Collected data
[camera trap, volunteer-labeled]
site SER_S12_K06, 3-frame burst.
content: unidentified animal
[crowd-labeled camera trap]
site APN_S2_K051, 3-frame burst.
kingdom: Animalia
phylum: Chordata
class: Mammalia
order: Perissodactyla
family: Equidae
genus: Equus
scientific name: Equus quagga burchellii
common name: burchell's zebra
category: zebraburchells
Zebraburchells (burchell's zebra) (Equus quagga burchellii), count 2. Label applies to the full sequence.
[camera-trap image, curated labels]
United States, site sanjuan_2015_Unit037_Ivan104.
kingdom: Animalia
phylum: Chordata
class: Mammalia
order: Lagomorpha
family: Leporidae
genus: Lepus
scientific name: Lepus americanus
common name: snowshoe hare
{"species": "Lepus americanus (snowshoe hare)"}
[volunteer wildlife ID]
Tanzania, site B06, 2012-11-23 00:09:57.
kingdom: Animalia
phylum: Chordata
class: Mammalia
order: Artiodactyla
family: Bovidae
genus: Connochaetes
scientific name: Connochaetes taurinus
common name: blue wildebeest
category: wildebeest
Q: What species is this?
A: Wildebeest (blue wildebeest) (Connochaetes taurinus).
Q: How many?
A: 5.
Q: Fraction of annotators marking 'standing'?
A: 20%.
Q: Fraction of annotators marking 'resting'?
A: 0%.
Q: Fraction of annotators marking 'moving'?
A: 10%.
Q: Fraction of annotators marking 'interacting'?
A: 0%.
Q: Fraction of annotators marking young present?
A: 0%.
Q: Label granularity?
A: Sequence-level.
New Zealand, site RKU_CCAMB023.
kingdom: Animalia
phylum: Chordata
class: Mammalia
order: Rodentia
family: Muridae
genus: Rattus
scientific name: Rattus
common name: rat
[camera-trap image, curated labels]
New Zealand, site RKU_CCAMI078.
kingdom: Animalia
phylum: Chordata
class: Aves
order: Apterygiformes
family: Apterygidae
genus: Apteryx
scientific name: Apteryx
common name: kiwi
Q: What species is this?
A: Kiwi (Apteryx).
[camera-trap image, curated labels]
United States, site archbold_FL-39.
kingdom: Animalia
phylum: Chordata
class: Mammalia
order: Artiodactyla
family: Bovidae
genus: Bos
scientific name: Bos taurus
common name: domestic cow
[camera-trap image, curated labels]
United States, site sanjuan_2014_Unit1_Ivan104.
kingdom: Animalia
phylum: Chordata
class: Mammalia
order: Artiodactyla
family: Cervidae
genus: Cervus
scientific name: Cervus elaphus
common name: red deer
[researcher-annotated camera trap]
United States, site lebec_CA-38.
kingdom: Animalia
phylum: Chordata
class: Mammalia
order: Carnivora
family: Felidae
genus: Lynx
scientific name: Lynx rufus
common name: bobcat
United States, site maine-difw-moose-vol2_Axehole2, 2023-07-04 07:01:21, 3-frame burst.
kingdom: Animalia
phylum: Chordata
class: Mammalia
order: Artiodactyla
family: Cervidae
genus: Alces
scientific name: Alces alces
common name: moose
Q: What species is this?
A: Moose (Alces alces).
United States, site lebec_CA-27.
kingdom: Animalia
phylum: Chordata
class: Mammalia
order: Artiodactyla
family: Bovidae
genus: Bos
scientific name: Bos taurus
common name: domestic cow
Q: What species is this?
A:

PROBLEM TO WORK ON —
Retype all the data verbatim.

ANSWER FOR THIS EXERCISE —
[camera trap, volunteer-labeled]
site SER_S12_K06, 3-frame burst.
content: unidentified animal
[crowd-labeled camera trap]
site APN_S2_K051, 3-frame burst.
kingdom: Animalia
phylum: Chordata
class: Mammalia
order: Perissodactyla
family: Equidae
genus: Equus
scientific name: Equus quagga burchellii
common name: burchell's zebra
category: zebraburchells
Zebraburchells (burchell's zebra) (Equus quagga burchellii), count 2. Label applies to the full sequence.
[camera-trap image, curated labels]
United States, site sanjuan_2015_Unit037_Ivan104.
kingdom: Animalia
phylum: Chordata
class: Mammalia
order: Lagomorpha
family: Leporidae
genus: Lepus
scientific name: Lepus americanus
common name: snowshoe hare
{"species": "Lepus americanus (snowshoe hare)"}
[volunteer wildlife ID]
Tanzania, site B06, 2012-11-23 00:09:57.
kingdom: Animalia
phylum: Chordata
class: Mammalia
order: Artiodactyla
family: Bovidae
genus: Connochaetes
scientific name: Connochaetes taurinus
common name: blue wildebeest
category: wildebeest
Q: What species is this?
A: Wildebeest (blue wildebeest) (Connochaetes taurinus).
Q: How many?
A: 5.
Q: Fraction of annotators marking 'standing'?
A: 20%.
Q: Fraction of annotators marking 'resting'?
A: 0%.
Q: Fraction of annotators marking 'moving'?
A: 10%.
Q: Fraction of annotators marking 'interacting'?
A: 0%.
Q: Fraction of annotators marking young present?
A: 0%.
Q: Label granularity?
A: Sequence-level.
New Zealand, site RKU_CCAMB023.
kingdom: Animalia
phylum: Chordata
class: Mammalia
order: Rodentia
family: Muridae
genus: Rattus
scientific name: Rattus
common name: rat
[camera-trap image, curated labels]
New Zealand, site RKU_CCAMI078.
kingdom: Animalia
phylum: Chordata
class: Aves
order: Apterygiformes
family: Apterygidae
genus: Apteryx
scientific name: Apteryx
common name: kiwi
Q: What species is this?
A: Kiwi (Apteryx).
[camera-trap image, curated labels]
United States, site archbold_FL-39.
kingdom: Animalia
phylum: Chordata
class: Mammalia
order: Artiodactyla
family: Bovidae
genus: Bos
scientific name: Bos taurus
common name: domestic cow
[camera-trap image, curated labels]
United States, site sanjuan_2014_Unit1_Ivan104.
kingdom: Animalia
phylum: Chordata
class: Mammalia
order: Artiodactyla
family: Cervidae
genus: Cervus
scientific name: Cervus elaphus
common name: red deer
[researcher-annotated camera trap]
United States, site lebec_CA-38.
kingdom: Animalia
phylum: Chordata
class: Mammalia
order: Carnivora
family: Felidae
genus: Lynx
scientific name: Lynx rufus
common name: bobcat
United States, site maine-difw-moose-vol2_Axehole2, 2023-07-04 07:01:21, 3-frame burst.
kingdom: Animalia
phylum: Chordata
class: Mammalia
order: Artiodactyla
family: Cervidae
genus: Alces
scientific name: Alces alces
common name: moose
Q: What species is this?
A: Moose (Alces alces).
United States, site lebec_CA-27.
kingdom: Animalia
phylum: Chordata
class: Mammalia
order: Artiodactyla
family: Bovidae
genus: Bos
scientific name: Bos taurus
common name: domestic cow
Q: What species is this?
A:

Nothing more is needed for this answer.